They behave almost like two different ingredients. The firm white and pale-green base near the root is the most pungent and stands up to cooking, so it goes in early with other aromatics to build flavour. The dark green tops are milder, softer and quicker to wilt, making them best added at the very end or scattered raw as a fresh, grassy garnish. Splitting a recipe between the two parts gives both a cooked savoury base and a bright finish.
In everyday cooking, yes — scallion and green onion are simply other names for the slim, immature onion with a long green top and an undeveloped white base. The terms are used interchangeably across most recipes. They differ from a true bulb spring onion that has begun to swell at the base, and from chives, which are thinner, hollow and more delicate. For Asian cooking the slender, non-bulbing kind is what is almost always meant.

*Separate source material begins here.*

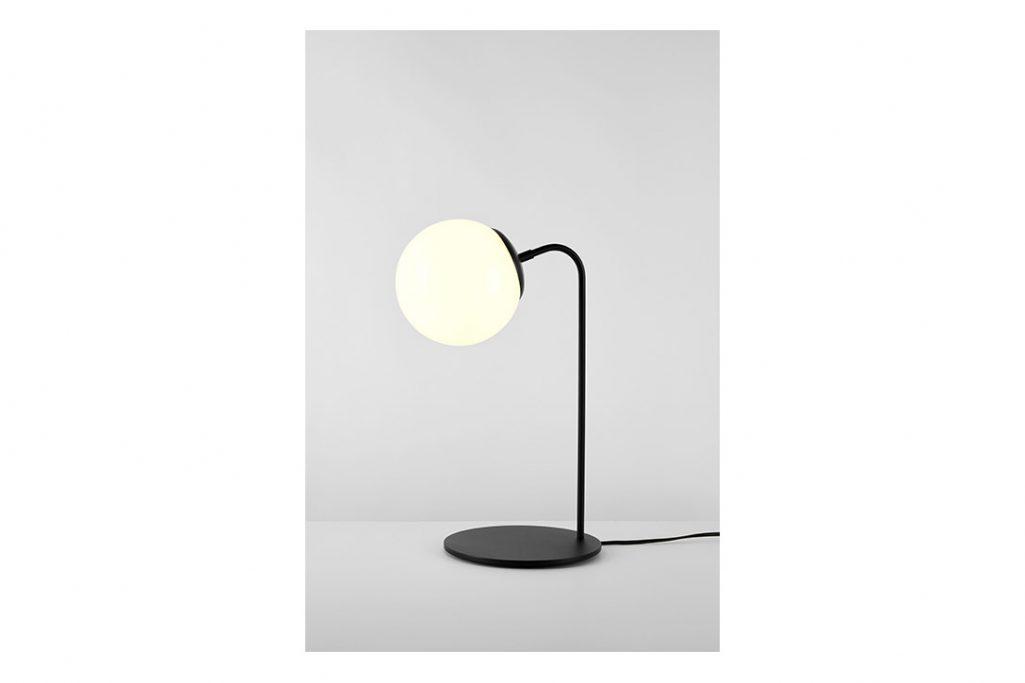roll & hill modo desk lamp black cream glass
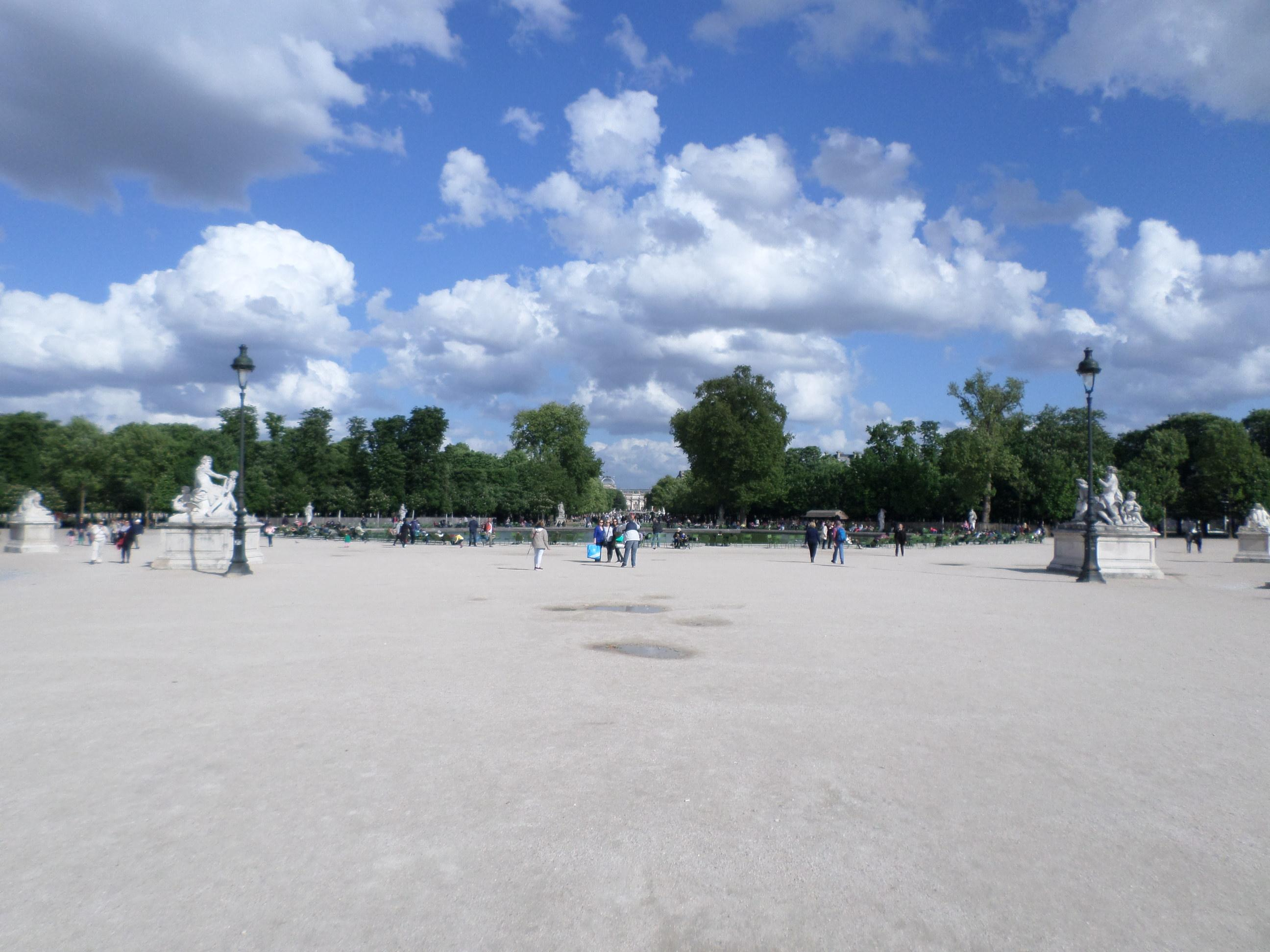 Tuileries Garden. Paris. Post your vacation photos and earn money with affiliate links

Slice the green tops thinly on a sharp angle for elegant, even slivers that sit lightly on a dish. For a curled garnish, cut the green into short lengths, slice each lengthways into fine threads and drop them into iced water for a few minutes until they curl. Always cut just before serving, as the cut edges oxidise and soften. A clean, sharp knife matters, since a dull blade crushes the layers and makes them weep and turn slimy.
Trim the roots lightly and stand the bunch upright in a glass with an inch of water, loosely covered, in the fridge — they stay crisp this way for over a week and even keep growing. Alternatively wrap them in a slightly damp cloth or paper inside a bag in the vegetable drawer. Sliced spring onion freezes well for cooking: spread the pieces on a tray, freeze, then bag them and use straight from frozen in soups and stir-fries.